* [Goal of the exercise]
Turn the data below into a numbered list, one line per item, with the blank lines and the pictures left out.

* [Raw records]
======

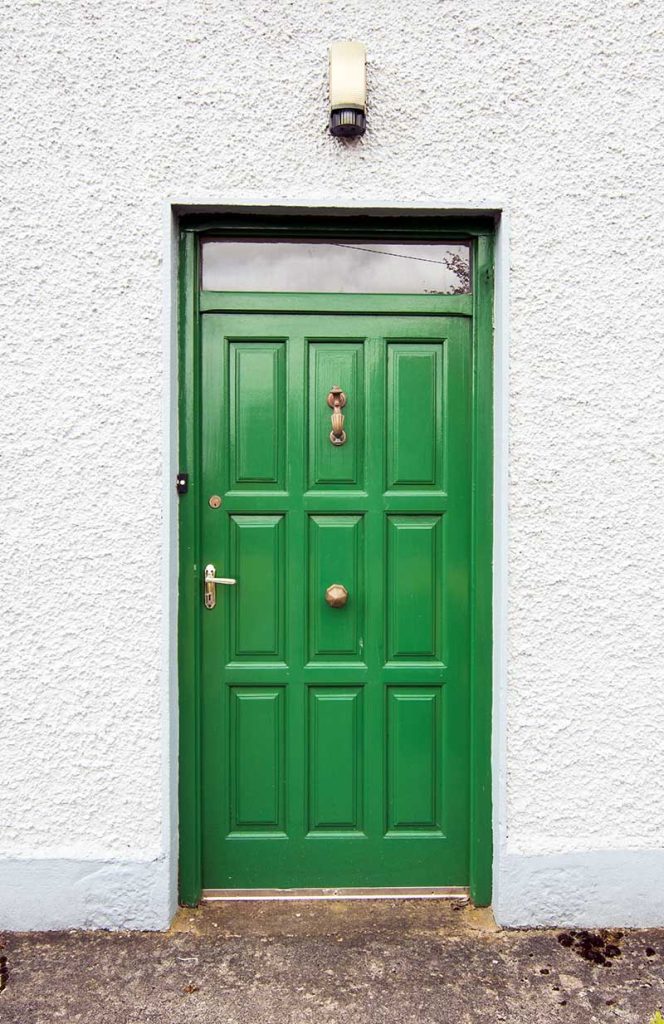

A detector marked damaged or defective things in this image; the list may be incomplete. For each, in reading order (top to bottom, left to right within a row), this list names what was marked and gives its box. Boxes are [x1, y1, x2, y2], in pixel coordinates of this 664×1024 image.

cracked concrete [1, 901, 664, 1019]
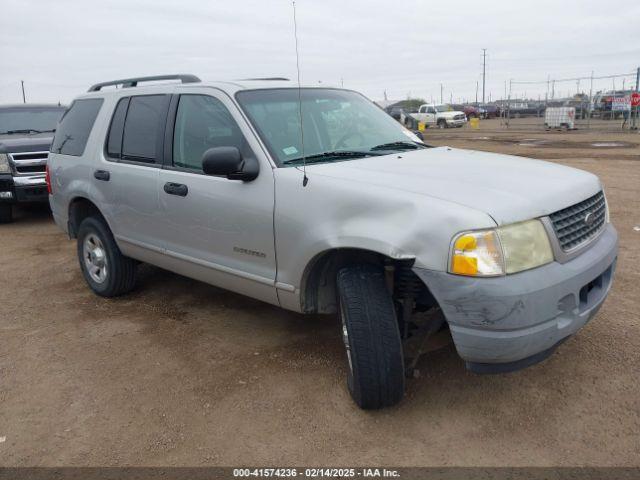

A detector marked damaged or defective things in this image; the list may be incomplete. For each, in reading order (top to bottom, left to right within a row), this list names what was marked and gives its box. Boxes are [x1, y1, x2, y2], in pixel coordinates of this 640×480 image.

damaged front bumper [412, 223, 616, 374]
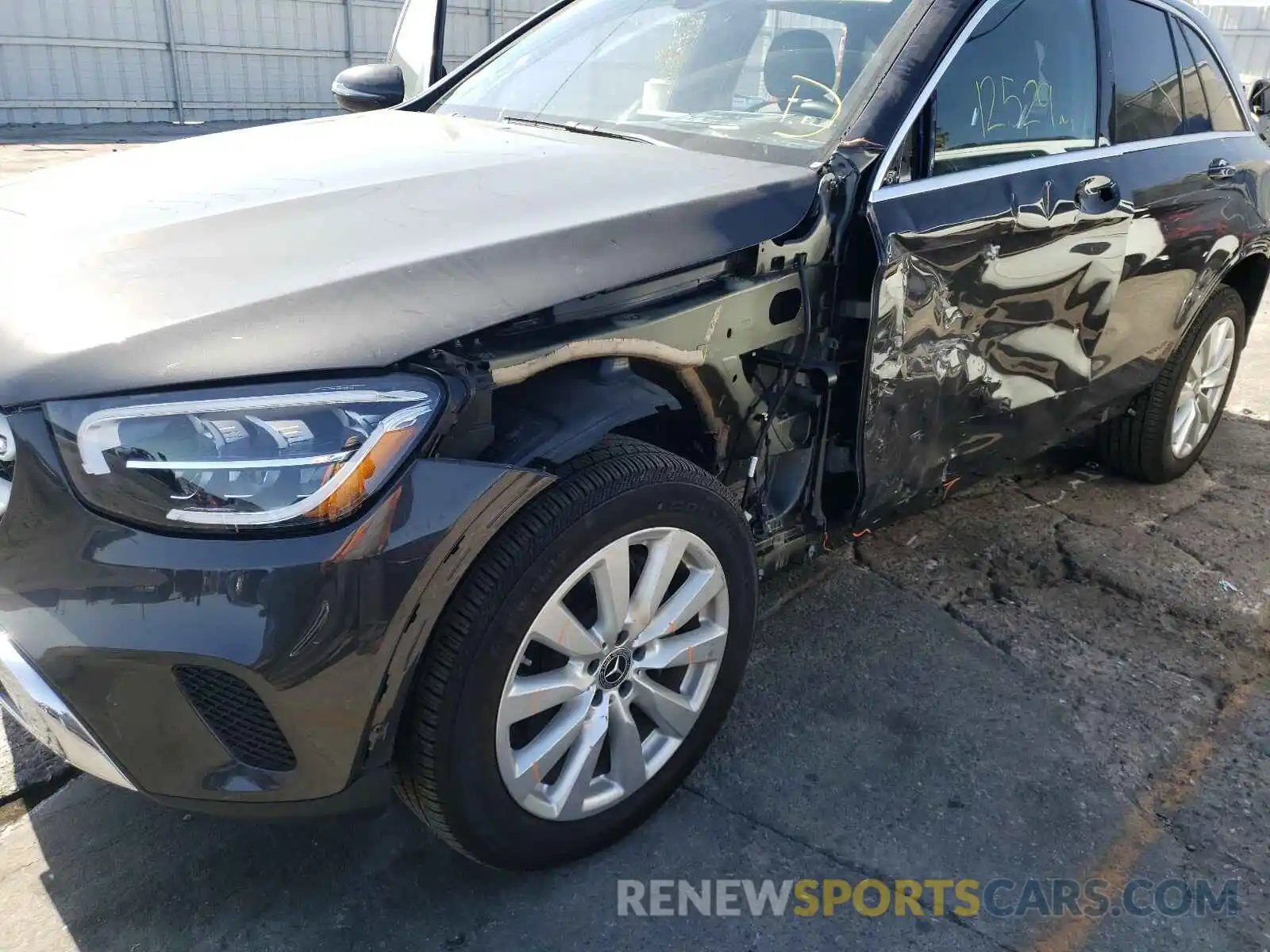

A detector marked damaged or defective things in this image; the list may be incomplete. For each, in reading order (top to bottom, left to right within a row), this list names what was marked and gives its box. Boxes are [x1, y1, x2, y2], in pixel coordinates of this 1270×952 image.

dented hood [0, 108, 813, 405]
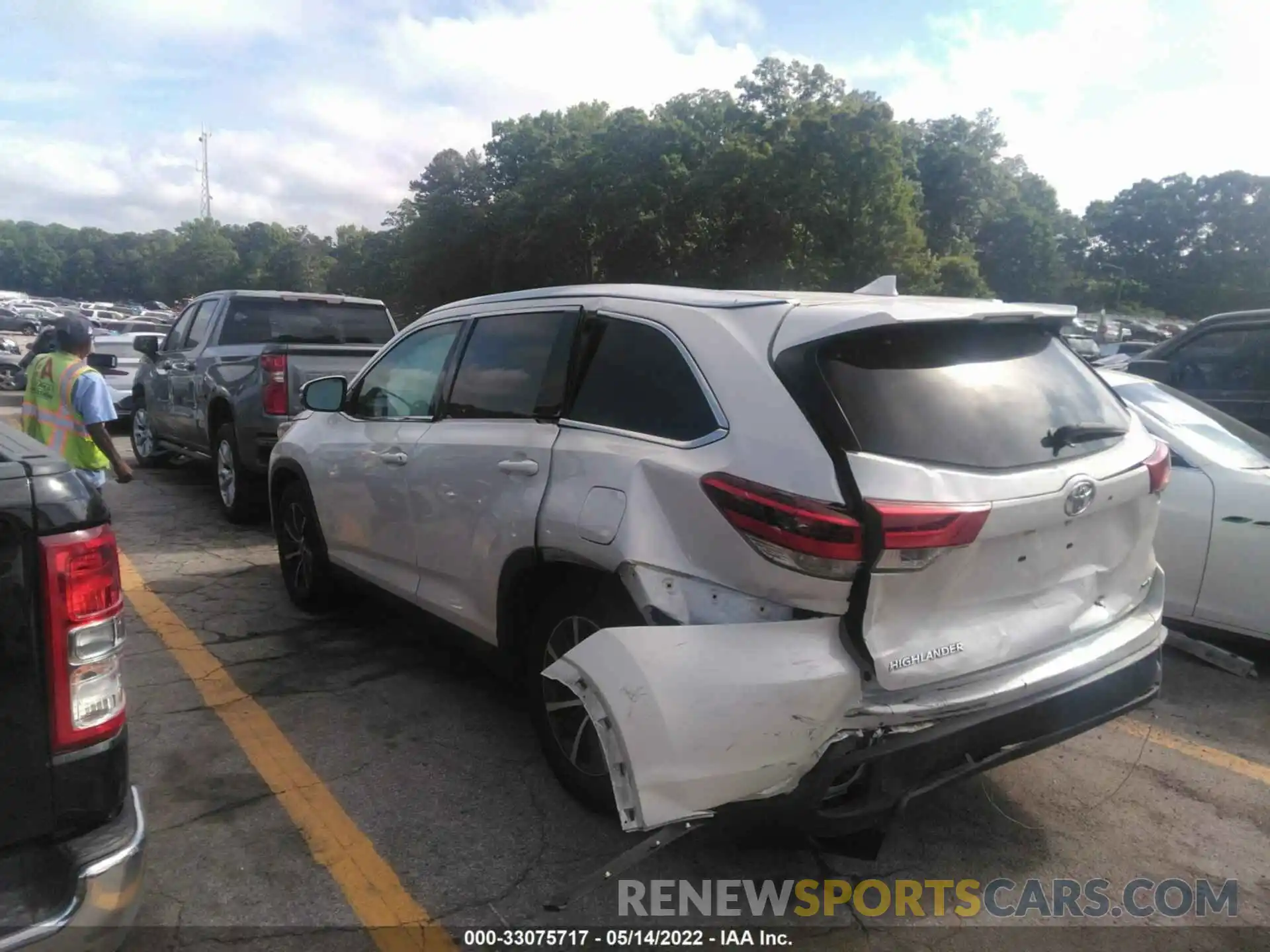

======

* [Result]
1. A detector marked damaged or defective things in this image; the list may be incomplete. For each, in reading order (top to bottom, left to right within a row), this list names what was marked and gives its box. Boxes are [x1, y1, x2, y2], in pixel coordinates of this 664×1024 image.
2. cracked concrete [1, 901, 664, 1019]
3. A detector marked damaged or defective things in this image; the list may be incomplete. For each, in reading order (top to bottom, left to right within a row), this list names what was marked and gives its box. Boxes are [x1, y1, x2, y2], in pixel coordinates of this 640×480 image.
4. damaged front bumper [412, 223, 616, 374]
5. A detector marked damaged or defective things in this image; the list may be incomplete. For each, in reading order (top to bottom, left to right within a row), this list names what was marked and gives its box. Boxes are [x1, y1, x2, y2], in pixel coordinates of this 1270×952 image.
6. dented hood [0, 108, 813, 405]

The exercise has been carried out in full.